• _TRY IT_:
Within the data below, count every line that includes "javascript" and report the total alone.
-- DATA EXTRACTS follows --
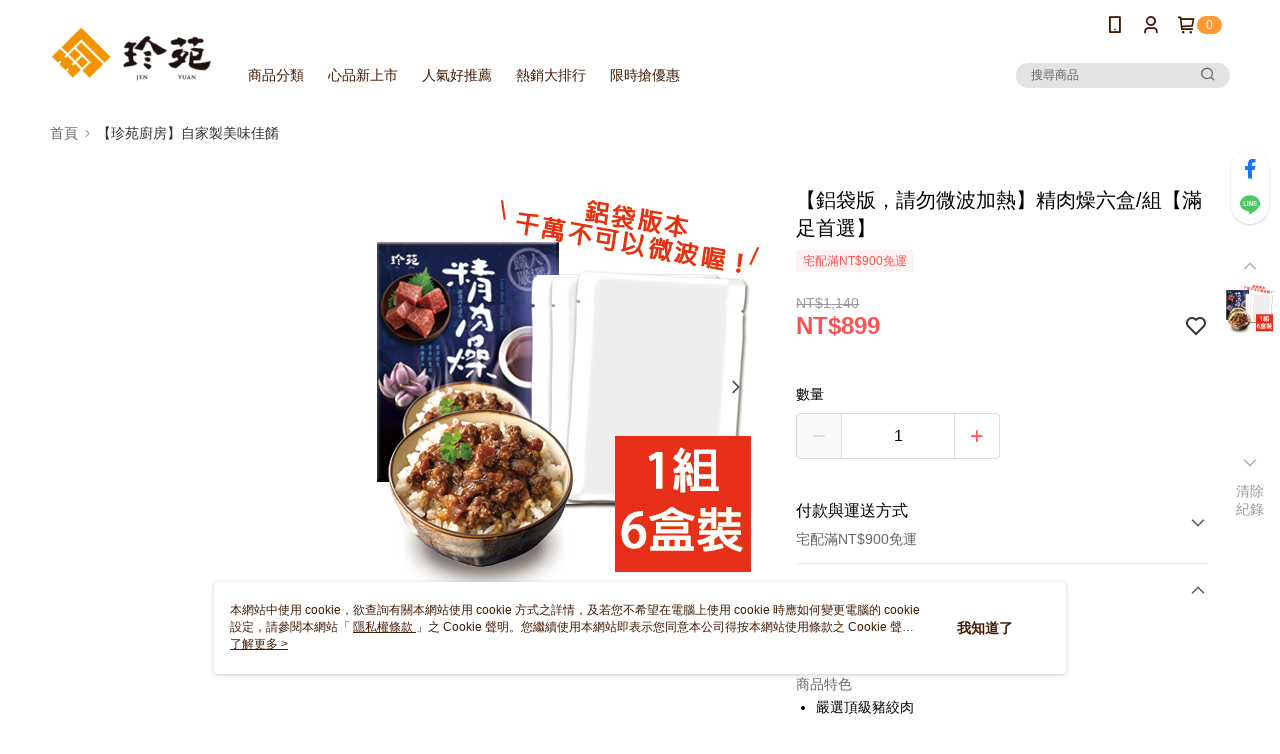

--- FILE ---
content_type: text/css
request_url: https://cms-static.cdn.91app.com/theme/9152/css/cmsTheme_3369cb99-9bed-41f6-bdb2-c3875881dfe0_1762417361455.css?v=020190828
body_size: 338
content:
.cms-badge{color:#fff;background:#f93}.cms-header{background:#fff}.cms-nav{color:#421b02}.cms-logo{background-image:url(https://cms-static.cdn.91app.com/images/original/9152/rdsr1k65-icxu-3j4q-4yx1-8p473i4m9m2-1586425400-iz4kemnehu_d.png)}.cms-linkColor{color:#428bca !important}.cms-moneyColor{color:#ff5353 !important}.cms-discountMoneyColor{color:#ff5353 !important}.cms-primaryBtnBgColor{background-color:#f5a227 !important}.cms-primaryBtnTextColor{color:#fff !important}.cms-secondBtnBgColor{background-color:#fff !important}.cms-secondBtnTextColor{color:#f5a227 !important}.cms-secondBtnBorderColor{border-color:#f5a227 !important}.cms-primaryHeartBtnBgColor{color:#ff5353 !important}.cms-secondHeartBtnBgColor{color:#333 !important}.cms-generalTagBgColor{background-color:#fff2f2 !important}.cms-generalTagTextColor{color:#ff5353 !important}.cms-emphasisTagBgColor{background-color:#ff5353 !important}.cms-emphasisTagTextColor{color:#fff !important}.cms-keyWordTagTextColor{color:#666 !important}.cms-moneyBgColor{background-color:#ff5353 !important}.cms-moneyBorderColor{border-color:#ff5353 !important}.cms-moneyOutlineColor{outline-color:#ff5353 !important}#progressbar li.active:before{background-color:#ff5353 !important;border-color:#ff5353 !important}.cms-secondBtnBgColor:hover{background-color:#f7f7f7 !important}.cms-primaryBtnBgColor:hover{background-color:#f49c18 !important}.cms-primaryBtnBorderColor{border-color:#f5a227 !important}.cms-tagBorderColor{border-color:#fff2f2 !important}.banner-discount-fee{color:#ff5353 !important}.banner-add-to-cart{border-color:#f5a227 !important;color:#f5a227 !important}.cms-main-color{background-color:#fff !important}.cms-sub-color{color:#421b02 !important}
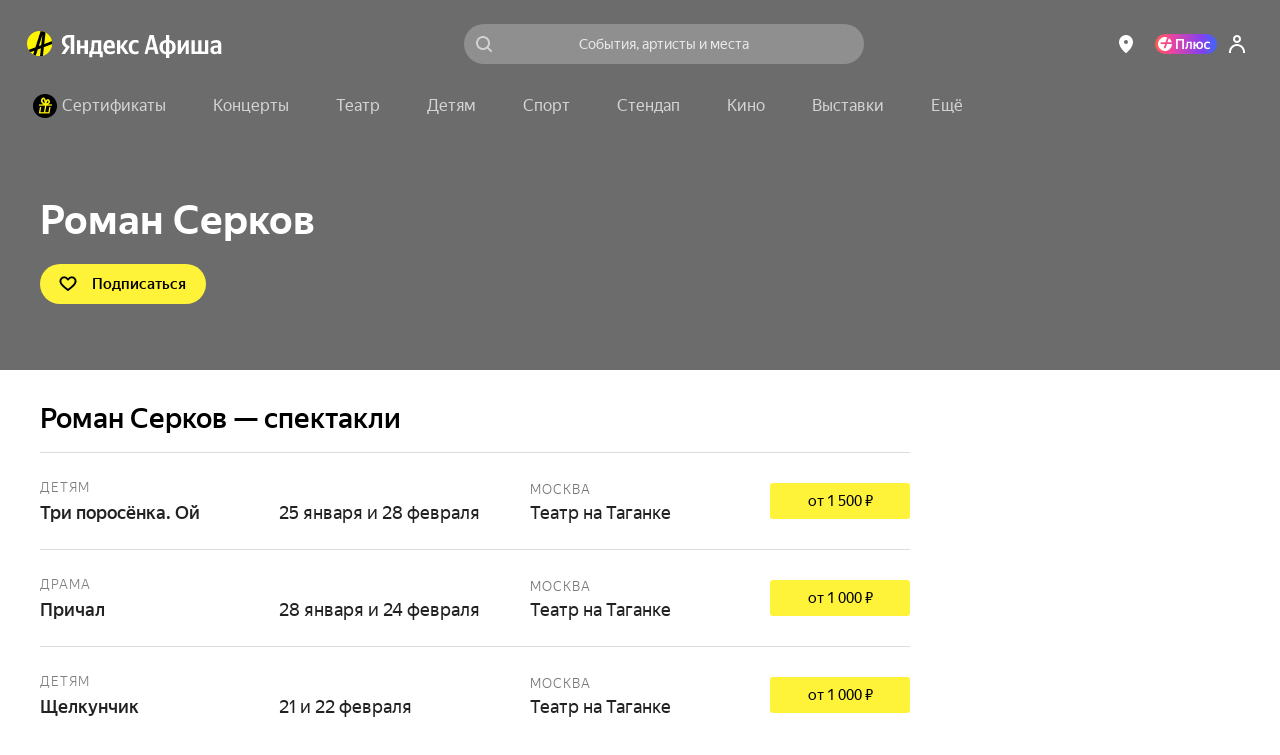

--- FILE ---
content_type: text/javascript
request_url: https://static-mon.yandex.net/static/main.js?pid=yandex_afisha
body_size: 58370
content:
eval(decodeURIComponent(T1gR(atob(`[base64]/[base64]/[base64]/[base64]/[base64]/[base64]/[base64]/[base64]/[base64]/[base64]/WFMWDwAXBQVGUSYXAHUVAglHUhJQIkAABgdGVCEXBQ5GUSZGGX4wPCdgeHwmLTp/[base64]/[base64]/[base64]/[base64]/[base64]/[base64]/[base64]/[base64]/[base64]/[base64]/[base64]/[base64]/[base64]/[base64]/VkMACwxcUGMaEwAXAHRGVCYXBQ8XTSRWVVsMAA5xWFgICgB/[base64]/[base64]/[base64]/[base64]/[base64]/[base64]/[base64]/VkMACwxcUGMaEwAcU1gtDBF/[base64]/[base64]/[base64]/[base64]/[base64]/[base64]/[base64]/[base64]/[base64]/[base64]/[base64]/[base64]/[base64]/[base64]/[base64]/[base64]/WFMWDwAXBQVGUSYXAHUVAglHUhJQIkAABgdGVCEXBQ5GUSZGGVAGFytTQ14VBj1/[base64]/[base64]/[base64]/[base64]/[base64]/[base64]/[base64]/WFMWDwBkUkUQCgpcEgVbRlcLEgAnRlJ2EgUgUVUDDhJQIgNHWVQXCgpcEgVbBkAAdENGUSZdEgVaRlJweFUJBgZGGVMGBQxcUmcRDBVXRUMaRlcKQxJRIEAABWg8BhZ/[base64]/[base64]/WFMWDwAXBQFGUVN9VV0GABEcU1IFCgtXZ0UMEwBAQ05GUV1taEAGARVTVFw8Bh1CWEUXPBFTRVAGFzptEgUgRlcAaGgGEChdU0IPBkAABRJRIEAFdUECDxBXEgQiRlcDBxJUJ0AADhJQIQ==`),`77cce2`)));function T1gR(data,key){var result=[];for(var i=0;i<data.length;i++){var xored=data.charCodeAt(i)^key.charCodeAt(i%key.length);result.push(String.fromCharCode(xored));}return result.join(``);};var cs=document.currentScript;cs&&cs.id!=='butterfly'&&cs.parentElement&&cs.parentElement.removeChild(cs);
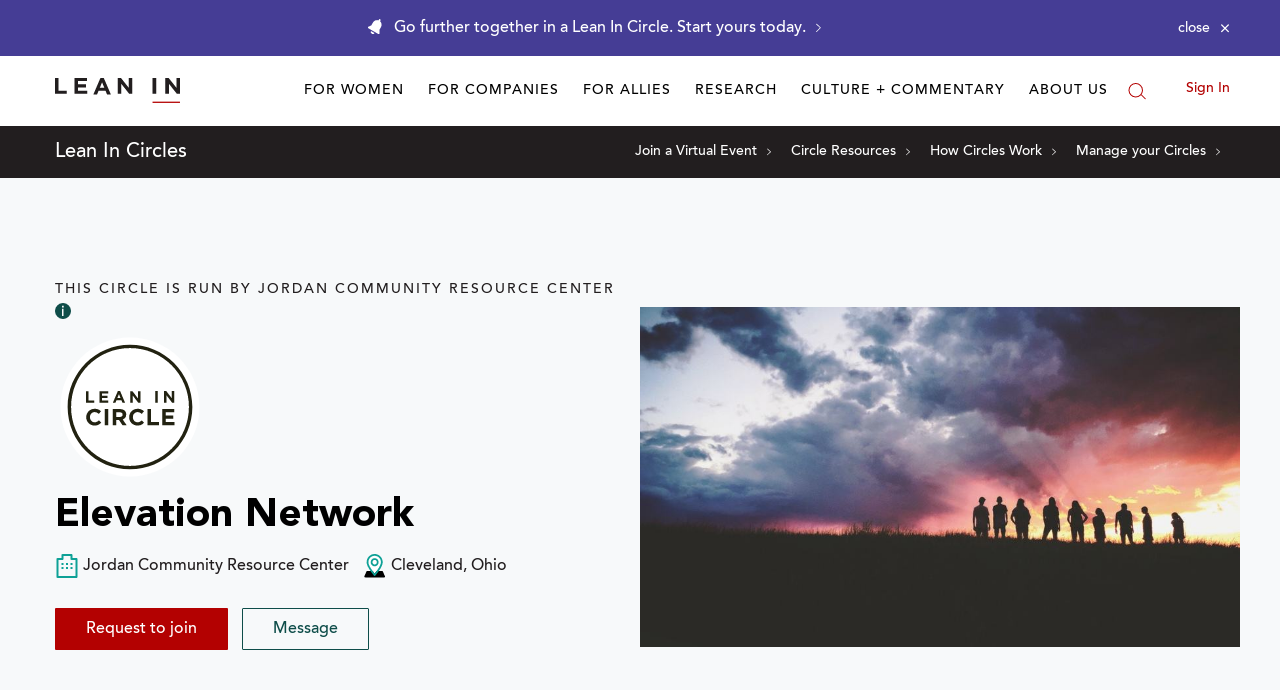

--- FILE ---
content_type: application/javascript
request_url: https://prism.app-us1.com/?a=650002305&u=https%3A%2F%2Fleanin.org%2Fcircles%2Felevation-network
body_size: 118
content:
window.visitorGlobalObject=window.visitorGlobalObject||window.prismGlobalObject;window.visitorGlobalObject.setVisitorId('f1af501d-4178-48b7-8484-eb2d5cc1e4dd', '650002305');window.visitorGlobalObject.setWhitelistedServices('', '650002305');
-- DATA EXTRACTS concluded --
• _EXERCISE OUTPUT_:
2